* Task requirements *
Please return the lines of the listing below verbatim, from the line containing "What is the distance measured" through the end of the listing.

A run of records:
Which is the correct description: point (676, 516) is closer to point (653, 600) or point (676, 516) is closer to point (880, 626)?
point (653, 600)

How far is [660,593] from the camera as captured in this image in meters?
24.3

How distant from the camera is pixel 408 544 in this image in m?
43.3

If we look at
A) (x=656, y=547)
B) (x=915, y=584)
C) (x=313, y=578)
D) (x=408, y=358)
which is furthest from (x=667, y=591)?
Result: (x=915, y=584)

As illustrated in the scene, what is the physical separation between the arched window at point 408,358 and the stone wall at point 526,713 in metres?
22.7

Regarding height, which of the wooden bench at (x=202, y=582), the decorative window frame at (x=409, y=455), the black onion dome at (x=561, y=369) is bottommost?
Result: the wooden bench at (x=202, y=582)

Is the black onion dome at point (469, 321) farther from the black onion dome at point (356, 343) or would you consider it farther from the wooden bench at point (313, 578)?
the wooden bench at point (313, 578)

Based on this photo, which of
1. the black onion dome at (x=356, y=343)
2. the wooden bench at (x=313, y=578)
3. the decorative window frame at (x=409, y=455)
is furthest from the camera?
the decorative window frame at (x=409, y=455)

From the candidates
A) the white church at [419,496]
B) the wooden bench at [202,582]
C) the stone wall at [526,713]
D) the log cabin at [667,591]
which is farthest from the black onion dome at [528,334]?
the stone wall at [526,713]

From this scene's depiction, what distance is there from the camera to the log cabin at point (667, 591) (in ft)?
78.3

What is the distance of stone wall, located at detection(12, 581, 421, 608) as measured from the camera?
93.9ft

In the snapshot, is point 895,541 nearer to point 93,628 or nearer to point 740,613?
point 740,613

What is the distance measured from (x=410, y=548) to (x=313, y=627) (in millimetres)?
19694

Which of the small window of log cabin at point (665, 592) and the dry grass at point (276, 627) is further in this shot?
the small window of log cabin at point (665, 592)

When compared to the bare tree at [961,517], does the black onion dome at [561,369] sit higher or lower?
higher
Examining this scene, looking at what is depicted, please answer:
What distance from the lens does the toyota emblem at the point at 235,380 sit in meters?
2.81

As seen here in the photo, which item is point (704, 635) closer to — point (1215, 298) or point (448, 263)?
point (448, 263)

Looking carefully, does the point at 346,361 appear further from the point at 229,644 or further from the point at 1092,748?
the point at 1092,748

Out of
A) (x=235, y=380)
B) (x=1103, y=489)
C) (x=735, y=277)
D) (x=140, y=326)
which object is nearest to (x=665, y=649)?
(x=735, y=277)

* Exercise solution *
What is the distance measured from (x=410, y=548) to (x=313, y=627) (in millimetres)?
19694

Which of the small window of log cabin at point (665, 592) and the dry grass at point (276, 627) is further in this shot?
the small window of log cabin at point (665, 592)

When compared to the bare tree at [961,517], does the black onion dome at [561,369] sit higher or lower?
higher
Examining this scene, looking at what is depicted, please answer:
What distance from the lens does the toyota emblem at the point at 235,380 sit in meters?
2.81

As seen here in the photo, which item is point (704, 635) closer to — point (1215, 298) or point (448, 263)?
point (448, 263)

Looking carefully, does the point at 346,361 appear further from the point at 229,644 or further from the point at 1092,748?
the point at 1092,748

Out of
A) (x=235, y=380)
B) (x=1103, y=489)
C) (x=735, y=277)
D) (x=140, y=326)
which object is nearest to (x=665, y=649)?
(x=735, y=277)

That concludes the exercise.